Masa mudanya bergelut dengan dunia seni wayang orang. Ibuku seorang penari wayang orang dan kadang sebagai sinden ketika kakek mendalang dalam pertunjukan wayang kulit. Sekalipun kini suaranya tak seindah dulu, namun jelas nampak Ibu dulu senang pula bernyanyi. Hal ini menurun padaku dan kedua putriku.Â
Aku Anak Semata Wayang
Demi mempertahankan keberadaanku, ibu berjuang hebat setelah dua kakakku harus gugur sebelum cukup umur untuk dilahirkan. Segala upaya Ibuku lakukan agar aku dapat bertahan dalam kandungannya dan terlahir sempurna. Kandungan ibuku sangat lemah. Melalui kisah yang acap kali ibu ceritakan, ibu berjuang sekuat tenaga agar aku tidak bernasib seperti kedua kakakku.

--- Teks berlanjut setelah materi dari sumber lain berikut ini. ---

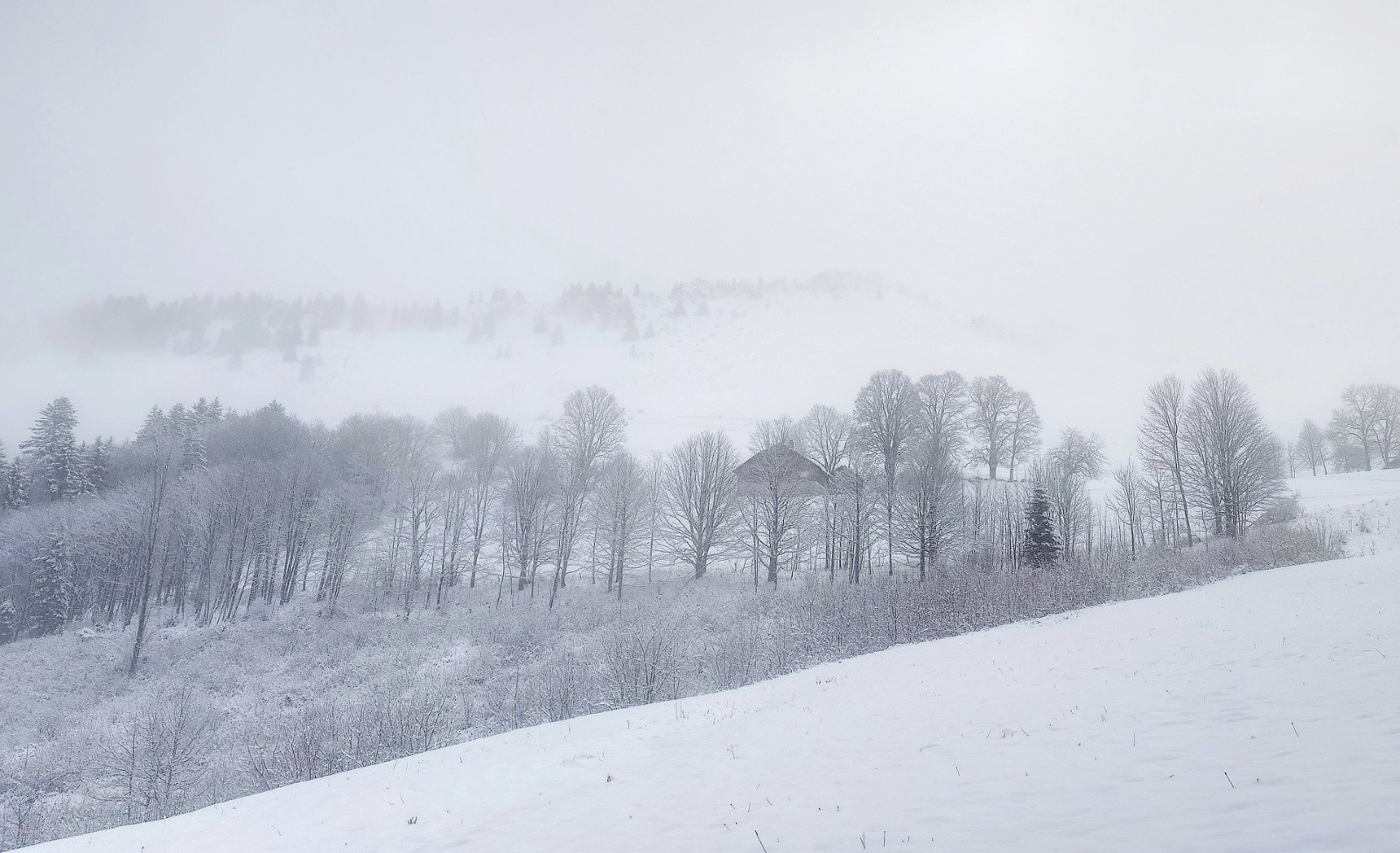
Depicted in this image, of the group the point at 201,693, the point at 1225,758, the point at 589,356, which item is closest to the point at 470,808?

Seorang dokter kandungan yang terkenal bagus bernama Mamahit telah sangat berjasa pada keberhasilan kandungan ibuku. Aku terlahir sempurna. Ibu berkata dan berkaca-kaca dan tak henti selalu bersyukur karena waktu itu beberapa kali ibu merasa seperti nyaris keguguran lagi.Â
Setiap kali mendengar kisah ini aku selalu tak sanggup menahan air mata. Hal ini yang membuat aku selalu merasa bersyukur, dan menganggap beliau sebagai seorang malaikat dalam hidupku.
Tak Pernah Berubah
Tidak ada yang berubah dari diri ibuku meskipun fisiknya telah nampak semakin menua dan lemah. Ibu dengan ikhlas dan rela merawat ketiga anakku sejak lahir hingga mulai beranjak dewasa. Kegemarannya memasak pun tak dapat diragukan lagi, walaupun terkadang ada yang terlupa; kadang keasinan kadang tidak berasa. Bagi kami wajar-wajar saja.
Setiap hari ada saja yang dibuatnya, selain rutin membuat jamu olahan dari rimpang herbal. Kue tradisional dari singkong, ketela, pisang atau apa saja selalu terhidang di meja makan. Ibu selalu marah jika kularang memasak karena tenaganya yang mulai lemah. Ia tidak mau dianggap tidak bisa apa-apa.